Starting from an obsession with collecting materials and their subsequent classification process, Julia Llerena has spent a decade building an archive of the everyday. In her studio-workshop, broken materials, orphaned pieces, waste, and discards from others are transformed into languages, given structures, or turned into new objects of the present. 'From the accumulation [of the past], memory is built and recollection is born,' says the artist. Likewise, the two bodies of work that inhabit the gallery space, ‘Reverberation of the verb’ and ‘Overflowing at the Center of the Night’, are echoes of the past, or pasts, that the artist re-materializes with a different form and texture.
In Julia Llerena's practice, remnants from the past are tools at the service of words, serving transcription and the creation of poetic images. This exhibition borrows its title from a verse from the poem by the Uruguayan writer Ida Vitale, ‘Traducir’1. “Poetry carries the power of the word, a combination of words translates into a powerful image, provokes an emotion”, according to Llerena. With this conviction, the verses of Vitale, Maurice Blanchot, and Chantal Maillard populate the works exhibited in the space. Here, Julia Llerena strips words of their rationality and endows them with a physical dimension, with relief and folds, roughness, and shine.

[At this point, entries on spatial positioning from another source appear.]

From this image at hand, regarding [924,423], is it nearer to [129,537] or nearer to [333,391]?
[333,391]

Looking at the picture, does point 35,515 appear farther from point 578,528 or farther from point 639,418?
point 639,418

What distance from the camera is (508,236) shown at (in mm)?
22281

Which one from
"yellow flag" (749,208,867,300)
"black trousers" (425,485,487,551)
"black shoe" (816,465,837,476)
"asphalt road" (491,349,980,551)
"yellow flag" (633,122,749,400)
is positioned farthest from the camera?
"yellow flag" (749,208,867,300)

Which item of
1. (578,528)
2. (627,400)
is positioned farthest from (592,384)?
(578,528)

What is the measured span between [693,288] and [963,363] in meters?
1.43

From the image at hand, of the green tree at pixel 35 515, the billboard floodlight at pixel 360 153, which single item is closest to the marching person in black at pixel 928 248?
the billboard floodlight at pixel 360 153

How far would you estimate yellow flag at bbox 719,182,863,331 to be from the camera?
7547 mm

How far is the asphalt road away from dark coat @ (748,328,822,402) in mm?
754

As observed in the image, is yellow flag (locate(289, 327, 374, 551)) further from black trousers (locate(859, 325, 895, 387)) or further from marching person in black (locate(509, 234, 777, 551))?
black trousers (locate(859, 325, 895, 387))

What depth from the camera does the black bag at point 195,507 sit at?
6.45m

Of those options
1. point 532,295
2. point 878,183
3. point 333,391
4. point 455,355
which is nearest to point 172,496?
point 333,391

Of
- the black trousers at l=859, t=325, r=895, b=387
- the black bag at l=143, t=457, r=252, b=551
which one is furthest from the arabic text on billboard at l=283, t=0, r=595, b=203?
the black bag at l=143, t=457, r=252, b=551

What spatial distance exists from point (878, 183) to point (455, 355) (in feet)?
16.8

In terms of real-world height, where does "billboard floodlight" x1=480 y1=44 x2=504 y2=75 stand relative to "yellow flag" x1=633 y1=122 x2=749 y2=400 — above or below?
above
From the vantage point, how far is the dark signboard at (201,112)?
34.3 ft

Dualities are a constant in Julia Llerena's practice, and as the visitor delves into the exhibition, they can discern between the perceived and the real. The black fabrics are not entirely black, the lightweight gauzes resemble the density of marble, and textiles are adorned with an array of chains, mirrors, jewelry crystals, or pieces of old chandeliers. The surface exists both in front and behind the work, fulfilling the dual function of canvas and wall. Here time folds back on itself, no longer linear: the past and the present occupy the same physical plane, that of the dual surface of the works.
According to Roland Barthes, text means fabric. A fabric behind which lies, more or less hidden, the meaning (the truth), and where we emphasize the generative idea that the text is produced, worked through a perpetual intertwining, in which the subject is lost and dissolves immersed in it2. The exhibition 'Overflowing at the Center of the Night' is the translation of a series of personal notes and experiences of the artist, a place where dreams, doubt, and fears are born. As is customary in Julia Llerena's practice, the message is free, not read, remembrance should be intuited and felt.
1 'Translate' by Ida Vitale, 'The Writing of the Disaster' by Maurice Blanchot, 'The Infinite Does Not Exist' (To Kill Plato), and 'The Wound in the Tongue' by Chantal Maillard.
2 Excerpt from a text by Raquel G. Ibáñez about Julia Llerena's practice (May 2021), referencing Roland Barthes (The Pleasure of the Text and Inaugural Lecture. 1973).